[EXERCISE]: Copy the material word for word, starting at the line that contains "Arrange the objects" and stopping after the line that contains "4. the concrete building".
------------------------------------------------
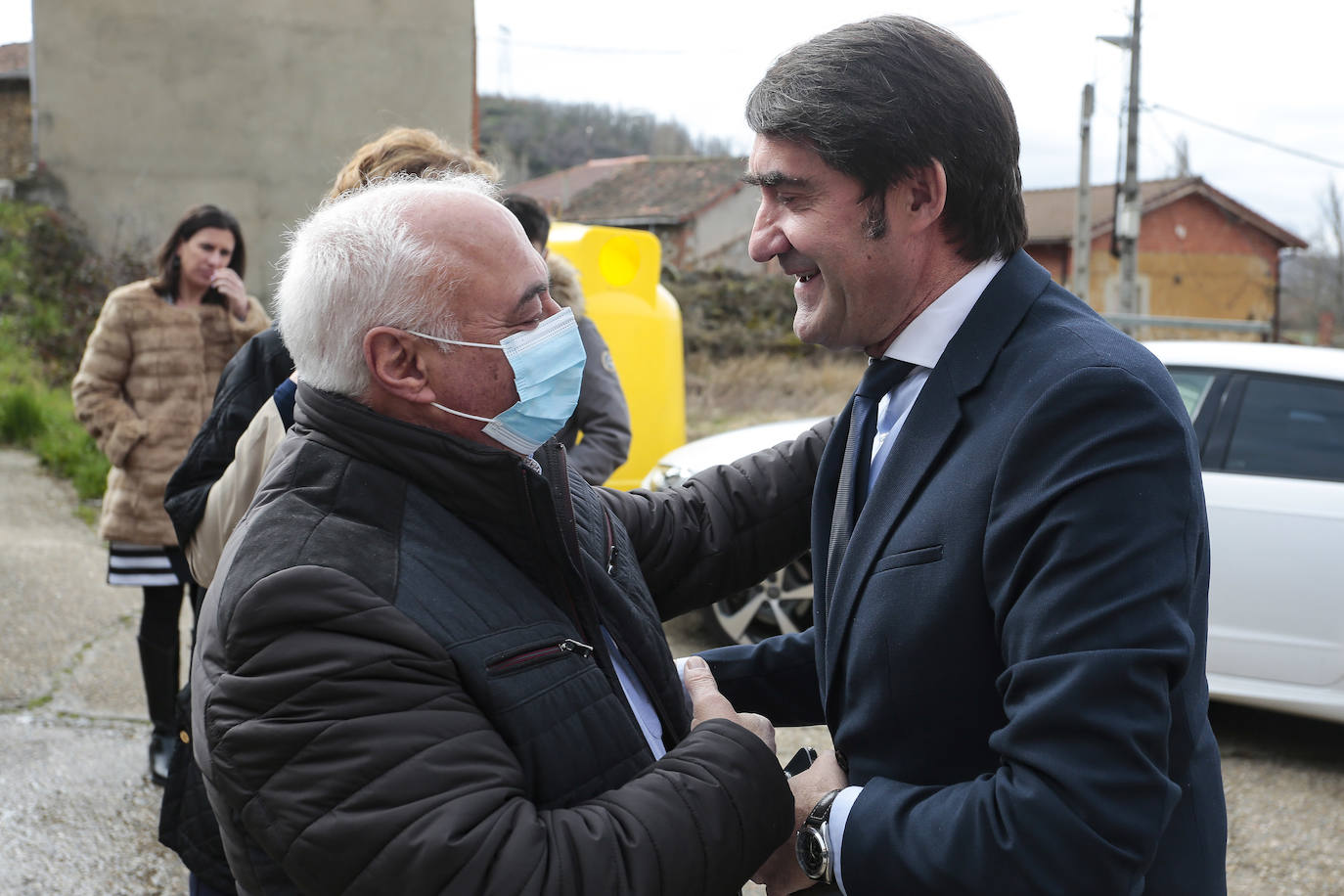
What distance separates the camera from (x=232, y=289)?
168 inches

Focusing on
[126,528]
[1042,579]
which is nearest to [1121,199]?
[126,528]

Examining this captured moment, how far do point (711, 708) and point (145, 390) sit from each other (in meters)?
3.31

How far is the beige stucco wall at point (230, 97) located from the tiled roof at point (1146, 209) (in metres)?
22.9

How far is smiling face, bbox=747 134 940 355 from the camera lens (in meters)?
1.62

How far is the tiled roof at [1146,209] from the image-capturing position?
35812 millimetres

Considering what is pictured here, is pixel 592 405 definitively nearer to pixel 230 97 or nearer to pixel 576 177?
pixel 230 97

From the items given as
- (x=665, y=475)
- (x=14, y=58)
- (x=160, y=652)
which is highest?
(x=14, y=58)

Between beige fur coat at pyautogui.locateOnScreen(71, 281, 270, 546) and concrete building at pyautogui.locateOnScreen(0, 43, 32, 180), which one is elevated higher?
concrete building at pyautogui.locateOnScreen(0, 43, 32, 180)

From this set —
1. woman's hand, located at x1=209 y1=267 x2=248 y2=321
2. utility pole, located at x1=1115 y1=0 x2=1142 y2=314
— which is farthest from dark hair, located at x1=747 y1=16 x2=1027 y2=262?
utility pole, located at x1=1115 y1=0 x2=1142 y2=314

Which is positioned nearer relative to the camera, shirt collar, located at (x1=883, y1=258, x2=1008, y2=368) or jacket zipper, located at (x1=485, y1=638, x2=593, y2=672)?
jacket zipper, located at (x1=485, y1=638, x2=593, y2=672)

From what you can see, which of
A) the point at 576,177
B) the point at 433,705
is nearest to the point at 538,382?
the point at 433,705

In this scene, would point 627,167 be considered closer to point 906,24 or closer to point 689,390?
point 689,390

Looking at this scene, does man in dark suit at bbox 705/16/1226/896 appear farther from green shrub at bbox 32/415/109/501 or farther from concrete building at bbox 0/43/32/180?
concrete building at bbox 0/43/32/180

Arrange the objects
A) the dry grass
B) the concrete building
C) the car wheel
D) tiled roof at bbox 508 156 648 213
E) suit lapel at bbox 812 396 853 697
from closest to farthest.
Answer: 1. suit lapel at bbox 812 396 853 697
2. the car wheel
3. the dry grass
4. the concrete building
5. tiled roof at bbox 508 156 648 213
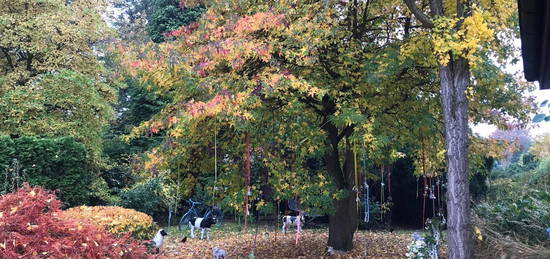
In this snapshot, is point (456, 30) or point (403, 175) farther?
point (403, 175)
------------------------------------------------
[RESPONSE]:
Arrange the objects
A) the dry grass
B) the concrete building
C) the car wheel
D) tiled roof at bbox 508 156 648 213
E) suit lapel at bbox 812 396 853 697
from closest to farthest.
Answer: 1. suit lapel at bbox 812 396 853 697
2. the car wheel
3. the dry grass
4. the concrete building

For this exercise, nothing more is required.